→ What the task requires: Rewrite these rows with every instance of "banana leaf" changed to "palm frond" and everything else kept the same. Leave the pictures out of your version.

→ Record excerpts:
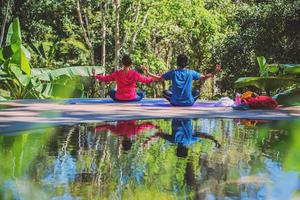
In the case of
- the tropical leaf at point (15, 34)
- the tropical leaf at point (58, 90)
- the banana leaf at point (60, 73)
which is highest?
the tropical leaf at point (15, 34)

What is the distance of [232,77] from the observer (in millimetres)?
26391

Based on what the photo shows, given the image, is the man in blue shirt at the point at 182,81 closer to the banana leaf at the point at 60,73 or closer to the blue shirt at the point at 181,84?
the blue shirt at the point at 181,84

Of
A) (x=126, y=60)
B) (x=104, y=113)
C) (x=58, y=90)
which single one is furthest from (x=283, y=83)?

→ Result of the task:
In the case of
- the tropical leaf at point (15, 34)
- the tropical leaf at point (58, 90)
- the palm frond at point (60, 73)
which is highest?
the tropical leaf at point (15, 34)

What is the distance of [232,77] from the observer (in millimetres)?
26391

Based on what the photo shows, given the image, is the man in blue shirt at the point at 182,81 closer to the palm frond at the point at 60,73 or closer to the blue shirt at the point at 181,84?
the blue shirt at the point at 181,84

Of
A) (x=126, y=60)
B) (x=104, y=113)
C) (x=58, y=90)
which single one is furthest from (x=283, y=83)?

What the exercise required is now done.